1. Definition

  • A stopping rule is the predefined condition under which an experiment or test is stopped.
  • It tells you when to stop collecting data and make a decision.
  • Without clear stopping rules, you risk inflating Type I error (false positives) by “peeking” until results look significant.

2. Types of Stopping Rules

(a) Fixed-Horizon Stopping Rule (Traditional A/B Test)

  • Decide sample size beforehand (e.g., 10,000 users per group).
  • Stop once sample is reached.
  • One analysis at the end.
  • Simple, protects α, but inflexible.

(b) Group Sequential Stopping Rules

  • Pre-plan interim looks at data (e.g., every 25% of sample).
  • Use α-spending rules (like O’Brien–Fleming, Pocock).
  • Can stop early if results are overwhelming (efficacy) or hopeless (futility).
  • More efficient, widely used in clinical trials.
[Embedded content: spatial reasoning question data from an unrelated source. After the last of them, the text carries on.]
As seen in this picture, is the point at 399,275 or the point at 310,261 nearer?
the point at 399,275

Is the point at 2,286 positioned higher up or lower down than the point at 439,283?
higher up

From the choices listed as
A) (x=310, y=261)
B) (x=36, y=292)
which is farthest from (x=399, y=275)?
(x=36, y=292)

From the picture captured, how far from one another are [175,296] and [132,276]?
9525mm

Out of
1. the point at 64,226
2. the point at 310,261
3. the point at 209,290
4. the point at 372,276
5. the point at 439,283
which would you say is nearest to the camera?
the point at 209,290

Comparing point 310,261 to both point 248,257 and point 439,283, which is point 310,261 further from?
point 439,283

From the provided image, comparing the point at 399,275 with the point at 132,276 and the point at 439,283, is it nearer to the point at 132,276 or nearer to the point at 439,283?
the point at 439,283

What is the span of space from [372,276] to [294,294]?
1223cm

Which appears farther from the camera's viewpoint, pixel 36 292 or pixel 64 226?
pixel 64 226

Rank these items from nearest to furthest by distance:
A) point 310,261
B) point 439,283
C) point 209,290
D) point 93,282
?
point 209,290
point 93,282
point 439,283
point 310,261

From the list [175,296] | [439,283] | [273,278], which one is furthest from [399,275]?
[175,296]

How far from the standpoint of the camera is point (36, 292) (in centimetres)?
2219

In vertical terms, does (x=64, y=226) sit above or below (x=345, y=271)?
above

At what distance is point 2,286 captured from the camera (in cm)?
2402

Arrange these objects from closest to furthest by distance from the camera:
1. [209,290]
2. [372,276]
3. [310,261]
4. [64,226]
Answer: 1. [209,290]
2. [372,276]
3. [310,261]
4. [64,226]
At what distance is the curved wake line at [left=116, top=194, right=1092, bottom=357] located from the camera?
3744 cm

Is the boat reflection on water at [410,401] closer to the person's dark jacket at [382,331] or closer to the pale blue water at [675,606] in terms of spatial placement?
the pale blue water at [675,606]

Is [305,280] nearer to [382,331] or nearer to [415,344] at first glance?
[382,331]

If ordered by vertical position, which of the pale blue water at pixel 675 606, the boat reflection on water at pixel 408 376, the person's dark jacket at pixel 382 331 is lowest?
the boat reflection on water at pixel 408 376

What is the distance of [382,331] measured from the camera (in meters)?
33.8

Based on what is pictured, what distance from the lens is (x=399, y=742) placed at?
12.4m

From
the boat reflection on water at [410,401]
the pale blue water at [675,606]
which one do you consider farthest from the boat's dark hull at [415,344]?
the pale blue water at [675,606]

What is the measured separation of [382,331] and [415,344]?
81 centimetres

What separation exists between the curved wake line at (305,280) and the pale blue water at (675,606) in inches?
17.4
(c) Sequential Probability Ratio Test (SPRT)

  • Evaluate likelihood ratio after each data point.
  • If ratio exceeds thresholds → stop for H₁ or H₀.
  • Otherwise → keep sampling.
  • Often requires fewer samples than fixed designs.

(d) Bayesian Stopping Rules

  • Stop when posterior probability of H₁ (or H₀) exceeds a threshold.
  • Example: Stop when $P(H_1 \mid \text{data}) > 0.95$.
  • More intuitive (gives probability statements), no α-spending needed.

(e) Ethical / Practical Stopping Rules

  • In clinical trials:
    • Stop if treatment shows harm (safety).
    • Stop if treatment shows clear benefit (unethical to withhold).
    • Stop if treatment shows futility (unlikely to ever show benefit).

3. Examples

A/B Test Example

  • Fixed rule: Run until 50,000 visitors per group.
  • Sequential rule: Check every 5,000 visitors. Stop early if p < 0.001 (OBF rule).
  • Bayesian rule: Stop when posterior probability > 0.95 that B > A.

Clinical Trial Example

  • Planned for 1,000 patients.
  • Interim checks after 250, 500, 750.
  • Stopping rules:
    • If new drug reduces mortality significantly early → stop.
    • If harm observed → stop immediately.
    • If no chance of benefit → stop for futility.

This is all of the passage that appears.